During the first half of 2022, non-residential construction spending returned to “nominal growth”. But JLL, in its construction outlook for the second half of the year, expects non-residential spending to remain flat, on an inflation-adjusted basis, and year-on-year growth to return to lows. historic levels in 2024, “as disruptions are likely to persist into 2023.”
These disruptions include supply chain issues that have contributed to building material costs rising 42.5% from pre-pandemic levels. Labor costs related to labor shortages were 10.5% higher than they were in March 2020.
“Labour availability remains a deep structural challenge for the industry and will be a bigger issue as construction demand persists and changes direction,” observes JLL. “Estimates of future needs based on this upcoming spending show the gap will only widen, with particular need for non-construction and public workers.”
Too much work, too few workers
Job postings for the construction workforce have been consistently high, even as hiring has increased above pre-pandemic rates and departures have fallen to extremely low levels. In June 2022 unemployment fell to 3.7%, just 0.1% above the national average and job vacancies eventually receded, dropping from 109,000 to 330,000. As such, the decline is expected to continue as companies stabilize arrears and anticipate difficult times.
Wage growth in the first half of 2022 was also modest, largely outpaced by inflation. Construction industry workers have actually suffered real wage losses of around 1.9% since the start of the pandemic. This gap widened in the first half of 2022 for construction workers.
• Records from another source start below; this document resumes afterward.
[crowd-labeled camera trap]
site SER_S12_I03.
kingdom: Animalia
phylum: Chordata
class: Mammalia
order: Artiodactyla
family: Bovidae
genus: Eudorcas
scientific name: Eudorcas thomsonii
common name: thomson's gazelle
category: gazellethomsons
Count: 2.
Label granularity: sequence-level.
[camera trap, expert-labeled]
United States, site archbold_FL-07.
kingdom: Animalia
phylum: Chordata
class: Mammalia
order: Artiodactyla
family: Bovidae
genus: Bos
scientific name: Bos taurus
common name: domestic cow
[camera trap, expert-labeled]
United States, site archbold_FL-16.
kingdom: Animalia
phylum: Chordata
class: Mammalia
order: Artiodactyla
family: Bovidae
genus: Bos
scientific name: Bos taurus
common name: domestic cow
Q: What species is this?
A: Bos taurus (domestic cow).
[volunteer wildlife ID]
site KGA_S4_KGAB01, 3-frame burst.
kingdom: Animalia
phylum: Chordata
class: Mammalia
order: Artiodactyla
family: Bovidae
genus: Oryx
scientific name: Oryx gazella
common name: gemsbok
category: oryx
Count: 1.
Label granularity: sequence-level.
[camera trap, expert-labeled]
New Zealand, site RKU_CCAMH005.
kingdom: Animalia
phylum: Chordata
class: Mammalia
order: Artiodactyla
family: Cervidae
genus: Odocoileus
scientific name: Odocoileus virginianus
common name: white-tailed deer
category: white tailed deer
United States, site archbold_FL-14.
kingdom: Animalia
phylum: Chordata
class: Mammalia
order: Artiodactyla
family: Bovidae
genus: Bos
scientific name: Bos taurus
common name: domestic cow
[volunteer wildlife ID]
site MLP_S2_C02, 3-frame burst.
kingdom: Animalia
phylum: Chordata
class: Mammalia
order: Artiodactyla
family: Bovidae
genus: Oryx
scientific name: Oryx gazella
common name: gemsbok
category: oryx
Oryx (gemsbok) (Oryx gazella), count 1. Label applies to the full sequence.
“The setback is unlikely to result in any significant reduction in demand pressure in the construction labor market, as the current volume and range of work is sufficient to keep demand high over the next few months. years,” says JLL, especially once spending on the Infrastructure Investment and Jobs Act (IIJA) is in full swing.
The industry’s dilemma, however, is that it does not have the capacity to fill all of the construction jobs expected to be added over the next few years. Based on current projections of incoming IIJA funds increasing government spending by 10% or more per year from 2024, the increased need for construction jobs equates to about 350,000 jobs from this spending alone, although above the capacity identified in the historical record.
The biggest impacts could be continued wage pressure and potential project delays. JLL expects the favorable labor situation to accelerate wage growth in the second half of the year, continuing to put pressure on margins. While outright cancellations have remained limited, delays due to labor shortages are an almost universal experience “with no relief in sight”.
Uneven price stability
JLL’s outlook is mixed on the availability and cost of building materials. Steel and lumber, once the stars of price inflation, have stabilized, thanks in part to domestic steel construction that is 30% higher than pre-pandemic levels. However, “volatility has not declined uniformly” across construction products.
This is especially true of energy-related materials that were impacted by Russia’s invasion of Ukraine, whose damage to its built environment is estimated at $750 billion and growing. Cement, glass manufacturing and semiconductors for equipment and machinery ‘are among the largest price increases’ as concrete and glass rely disproportionately on a few producers with extremely high energy consumption for production. Moreover, the 10% increase in the national production of cement and concrete has not yet stabilized prices.
As a result, JLL has revised its previous outlook and now expects material prices to rise between 12% and 18% this year. “Uncertainty is still widespread and, as current cost trends demonstrate, new issues are likely to emerge that disrupt supply chains and prices in the near term.”
An active industry
From January to May 2022, the seasonally adjusted annual rate of total construction spending increased at a monthly rate of 0.63%, higher than the growth rate observed in 2021. June, however, fell by one percentage point, and any increases in the first half of the year were due to inflation.
On the bright side, JLL expects construction activity to remain healthy, notwithstanding global economic concerns. In the United States, the Northeast has weakened with many months of contraction in the first half of 2022, while the West has accelerated the pace of billing and order backlog growth in recent months. The South and Midwest have maintained billing growth that is beginning to slow but will nonetheless create a sizable pipeline of construction activity in the regions.